### SUPPLIED MATERIAL
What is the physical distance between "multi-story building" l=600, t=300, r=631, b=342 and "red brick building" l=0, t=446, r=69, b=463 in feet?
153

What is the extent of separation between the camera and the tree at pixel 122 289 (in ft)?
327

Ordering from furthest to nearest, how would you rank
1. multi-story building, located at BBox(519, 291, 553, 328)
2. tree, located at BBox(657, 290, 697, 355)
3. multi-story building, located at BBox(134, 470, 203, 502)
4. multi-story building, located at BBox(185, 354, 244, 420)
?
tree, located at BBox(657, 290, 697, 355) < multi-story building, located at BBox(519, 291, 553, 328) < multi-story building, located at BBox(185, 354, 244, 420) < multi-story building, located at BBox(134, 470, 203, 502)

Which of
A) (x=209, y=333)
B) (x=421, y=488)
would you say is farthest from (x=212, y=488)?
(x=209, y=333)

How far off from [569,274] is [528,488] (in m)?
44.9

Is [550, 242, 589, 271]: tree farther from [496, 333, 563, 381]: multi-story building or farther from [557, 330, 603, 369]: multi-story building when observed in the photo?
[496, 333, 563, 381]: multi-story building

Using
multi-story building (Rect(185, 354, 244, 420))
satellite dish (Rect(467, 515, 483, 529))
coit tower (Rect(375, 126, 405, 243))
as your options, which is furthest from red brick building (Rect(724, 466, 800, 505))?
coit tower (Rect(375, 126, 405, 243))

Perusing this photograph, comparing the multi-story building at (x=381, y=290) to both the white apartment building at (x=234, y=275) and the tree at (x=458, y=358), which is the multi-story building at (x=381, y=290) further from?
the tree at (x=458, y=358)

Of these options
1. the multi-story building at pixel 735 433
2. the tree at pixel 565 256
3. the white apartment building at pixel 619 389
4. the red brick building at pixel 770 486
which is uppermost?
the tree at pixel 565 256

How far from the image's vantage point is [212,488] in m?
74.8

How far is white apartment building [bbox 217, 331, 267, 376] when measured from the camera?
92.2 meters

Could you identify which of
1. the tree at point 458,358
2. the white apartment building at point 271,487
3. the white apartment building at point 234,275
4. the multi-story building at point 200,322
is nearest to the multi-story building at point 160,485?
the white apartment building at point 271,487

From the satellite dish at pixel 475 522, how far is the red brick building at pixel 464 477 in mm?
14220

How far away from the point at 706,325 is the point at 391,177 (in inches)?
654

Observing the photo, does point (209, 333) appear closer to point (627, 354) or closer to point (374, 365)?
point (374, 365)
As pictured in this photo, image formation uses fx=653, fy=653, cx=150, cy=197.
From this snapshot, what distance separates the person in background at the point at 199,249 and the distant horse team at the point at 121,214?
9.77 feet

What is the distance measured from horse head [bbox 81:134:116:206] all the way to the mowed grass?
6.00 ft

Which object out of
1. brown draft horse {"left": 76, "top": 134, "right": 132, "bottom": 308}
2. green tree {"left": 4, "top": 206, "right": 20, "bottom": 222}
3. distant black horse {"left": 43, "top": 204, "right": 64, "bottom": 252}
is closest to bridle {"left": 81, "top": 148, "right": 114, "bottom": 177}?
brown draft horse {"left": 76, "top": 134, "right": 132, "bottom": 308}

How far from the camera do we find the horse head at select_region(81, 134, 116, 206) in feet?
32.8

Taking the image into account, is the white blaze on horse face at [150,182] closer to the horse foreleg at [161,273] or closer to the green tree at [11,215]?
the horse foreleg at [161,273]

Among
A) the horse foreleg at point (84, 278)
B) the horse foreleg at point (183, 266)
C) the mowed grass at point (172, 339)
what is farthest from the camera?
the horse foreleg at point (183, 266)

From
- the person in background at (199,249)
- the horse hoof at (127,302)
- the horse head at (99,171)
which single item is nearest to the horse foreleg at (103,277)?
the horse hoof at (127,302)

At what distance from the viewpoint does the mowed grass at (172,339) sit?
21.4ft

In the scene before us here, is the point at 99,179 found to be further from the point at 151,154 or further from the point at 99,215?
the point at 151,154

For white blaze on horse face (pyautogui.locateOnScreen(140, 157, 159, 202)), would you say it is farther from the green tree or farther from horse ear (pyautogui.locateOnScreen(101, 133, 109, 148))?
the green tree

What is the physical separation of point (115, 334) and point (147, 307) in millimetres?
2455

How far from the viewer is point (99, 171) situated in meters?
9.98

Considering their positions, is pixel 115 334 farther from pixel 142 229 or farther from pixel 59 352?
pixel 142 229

### TASK DETAILS
Can you rewrite every line of the listing, starting at the line that contains "What is the physical separation" and ending at the end of the listing, raising each number in the answers (the distances and pixel coordinates) by 130 and leaving every other line unchanged?

### SOLUTION FOR THIS TASK
What is the physical separation of point (115, 334) and point (147, 307) in millimetres?
2585

How far from the viewer is point (99, 171) situated in meters?
139.98

Considering their positions, is pixel 115 334 farther from pixel 142 229 or farther from pixel 59 352?
pixel 272 359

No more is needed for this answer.